*Quoted passage:*

Hi Juergen,
On 06/02/2021 10:49, Juergen Gross wrote:
The first three patches are fixes for XSA-332. The avoid WARN splats
and a performance issue with interdomain events.
Thanks for helping to figure out the problem. Unfortunately, I still see
reliably the WARN splat with the latest Linux master (1e0d27fce010) +
your first 3 patches.
I am using Xen 4.11 (1c7d984645f9) and dom0 is forced to use the 2L
events ABI.
After some debugging, I think I have an idea what's went wrong. The
problem happens when the event is initially bound from vCPU0 to a
different vCPU.
From the comment in xen_rebind_evtchn_to_cpu(), we are masking the
event to prevent it being delivered on an unexpected vCPU. However, I
believe the following can happen:
vCPU0 | vCPU1
|
| Call xen_rebind_evtchn_to_cpu()
receive event X |
| mask event X
| bind to vCPU1
<vCPU descheduled> | unmask event X
|
| receive event X
|
| handle_edge_irq(X)
handle_edge_irq(X) | -> handle_irq_event()
| -> set IRQD_IN_PROGRESS
-> set IRQS_PENDING |
| -> evtchn_interrupt()
| -> clear IRQD_IN_PROGRESS
| -> IRQS_PENDING is set
| -> handle_irq_event()
| -> evtchn_interrupt()

*Provided entries:*
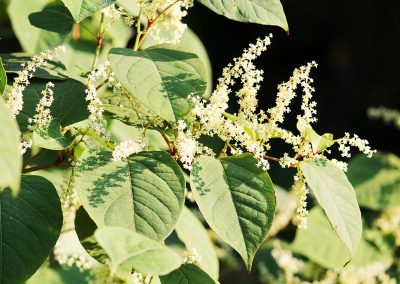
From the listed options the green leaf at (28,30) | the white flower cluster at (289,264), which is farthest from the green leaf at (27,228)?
the white flower cluster at (289,264)

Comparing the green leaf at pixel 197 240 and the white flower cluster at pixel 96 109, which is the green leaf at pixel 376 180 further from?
the white flower cluster at pixel 96 109

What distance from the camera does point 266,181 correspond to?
3.61ft

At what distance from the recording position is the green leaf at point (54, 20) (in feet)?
4.53

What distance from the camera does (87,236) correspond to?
1174mm

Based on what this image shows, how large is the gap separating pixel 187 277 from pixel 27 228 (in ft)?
0.85

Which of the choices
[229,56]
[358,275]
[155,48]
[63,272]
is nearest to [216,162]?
[155,48]

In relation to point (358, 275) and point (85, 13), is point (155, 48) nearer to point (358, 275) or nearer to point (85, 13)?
point (85, 13)

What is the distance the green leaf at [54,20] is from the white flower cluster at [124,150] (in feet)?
1.27

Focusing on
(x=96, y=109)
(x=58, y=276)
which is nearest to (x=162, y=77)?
(x=96, y=109)

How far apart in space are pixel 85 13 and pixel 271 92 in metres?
3.70

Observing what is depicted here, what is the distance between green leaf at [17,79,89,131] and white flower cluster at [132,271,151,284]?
0.89ft

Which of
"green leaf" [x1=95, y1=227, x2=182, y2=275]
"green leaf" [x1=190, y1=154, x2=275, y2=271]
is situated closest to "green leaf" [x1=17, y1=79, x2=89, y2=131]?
"green leaf" [x1=190, y1=154, x2=275, y2=271]

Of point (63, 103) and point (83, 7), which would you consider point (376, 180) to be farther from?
point (83, 7)

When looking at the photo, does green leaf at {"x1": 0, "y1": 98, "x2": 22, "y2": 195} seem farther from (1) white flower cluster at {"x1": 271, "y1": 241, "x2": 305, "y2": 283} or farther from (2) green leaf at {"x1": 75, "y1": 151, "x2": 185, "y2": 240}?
(1) white flower cluster at {"x1": 271, "y1": 241, "x2": 305, "y2": 283}
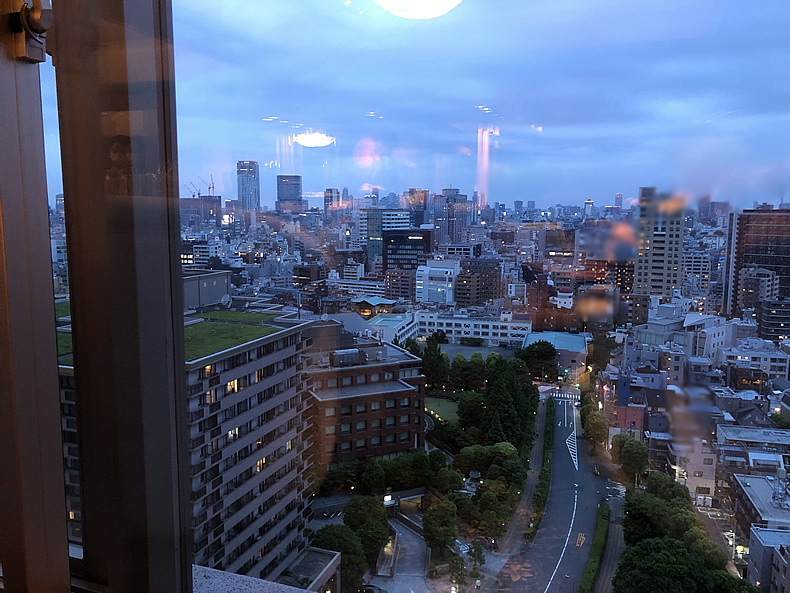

*Objective A:*
According to the message, which version of Xen is being used?
*Objective B:*
Please pick out every line of the rows that contains the word "camera".

*Worked answer A:*
Xen 4.11 (1c7d984645f9).

*Worked answer B:*
What distance from the camera does point 266,181 correspond to?
What distance from the camera does (87,236) correspond to?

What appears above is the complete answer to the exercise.